Las Vegas police searched convention authority offices and arrested a key former executive to determine whether the agency’s retired CEO Rossi Ralenkotter knew that airline gift cards he and other staff used for personal trips were purchased with public money, a knowledgeable source said.
Metro police detectives arrested Brig Lawson, the former director of business partnerships at the Las Vegas Convention and Visitors Authority, on a felony theft charge Wednesday night. He was released Thursday morning on a $10,000 bond, according to Las Vegas Justice Court records.
Investigators have no evidence that Ralenkotter knew that Lawson had bought the Southwest Airlines gift cards with public funds before using $17,000 of them for himself, his wife and other relatives, the source said.
Ralenkotter said Friday that he was not aware the Southwest cards had been purchased with public funds until he talked with top agency executives in 2017. The cards were bought between 2012 and 2017.
“I was totally transparent with that whole thing from the beginning,” he said.
Convention authority staff had reviewed the records weeks or months before police seized them and found no evidence tying Ralenkotter to the purchase of the cards, another source said.

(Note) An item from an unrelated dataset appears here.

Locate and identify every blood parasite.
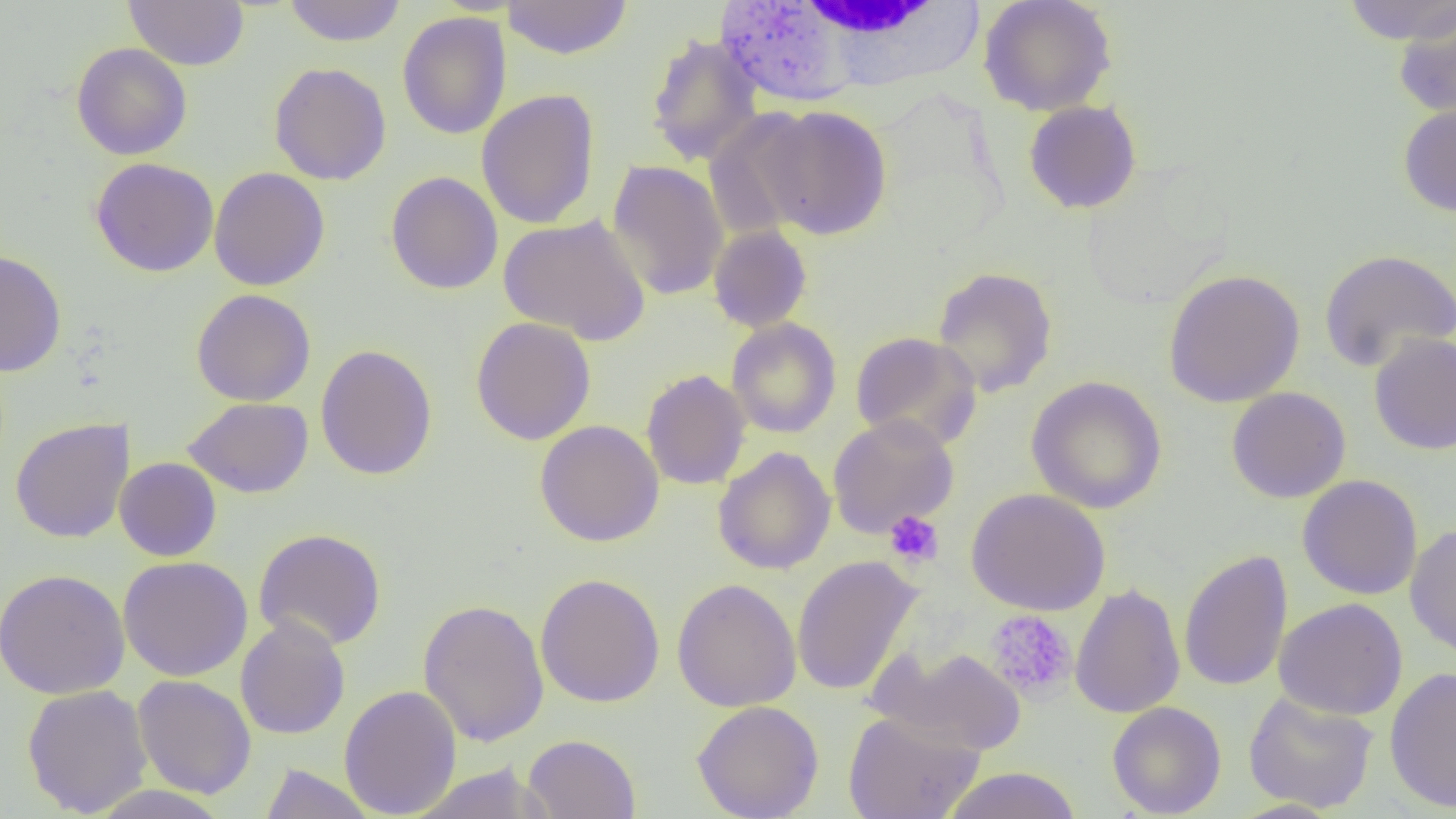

The payments for the cards were hidden in promotional events for Southwest Airlines, auditors said.
Police, who have obtained Southwest Airlines records that show who used the gift cards, hope Lawson can assist in the investigation.
Lawson and his lawyer, Russell Marsh, could not be reached for comment Friday.
Audit sparks investigation
The police investigation started after an outside agency audit showed Lawson bought $90,000 worth of Southwest gift cards by hiding them in promotional events with the airline, records show. The audit was prompted by a series of Review-Journal stories that uncovered questionable spending on travel and alcohol at the agency, rides provided to top officials by convention security staff and lax oversight of expensive gifts at the authority’s warehouse.
Police first visited the agency about nine months ago looking for records, and informed convention authority executives at the time that Ralenkotter and Lawson were targets of the probe. Police returned Wednesday with a search warrant seeking seven years of emails and other electronic data from the backup server.
Of the $90,000 in gift cards, agency staff determined that $20,000 was used for legitimate travel and $20,000 was used by staff and a board member for personal travel, including the $17,000 Ralenkotter repaid.
Agency staff could not track down about $50,000 worth of the gift cards, but police obtained information about those trips through a subpoena served on Southwest Airlines.
Ralenkotter retired in August with a nearly $300,000 pension and a $455,000 retirement package, including an 18-month consulting deal with the agency. Police issued an unusual letter before Ralenkotter’s retirement saying they had no evidence he had done anything wrong “at this time.”
Ralenkotter sought a meeting with Metro Sheriff Joe Lombardo a month after he learned he was a target of the investigation to discuss a new substation on convention grounds, the Review-Journal reported last week. The meeting, which happened in October, raised conflict-of-interest questions, according to experts.
But the ongoing investigation apparently switched into top gear this week as police arrested Lawson and served the search warrant on agency staff.
Those records could show if Lawson and Ralenkotter exchanged any emails about the gifts cards.
The Review-Journal is owned by the family of Las Vegas Sands Corp. Chairman and CEO Sheldon Adelson. Las Vegas Sands Corp. operates the Sands Expo &Convention Center, which competes with the LVCVA-operated Las Vegas Convention Center.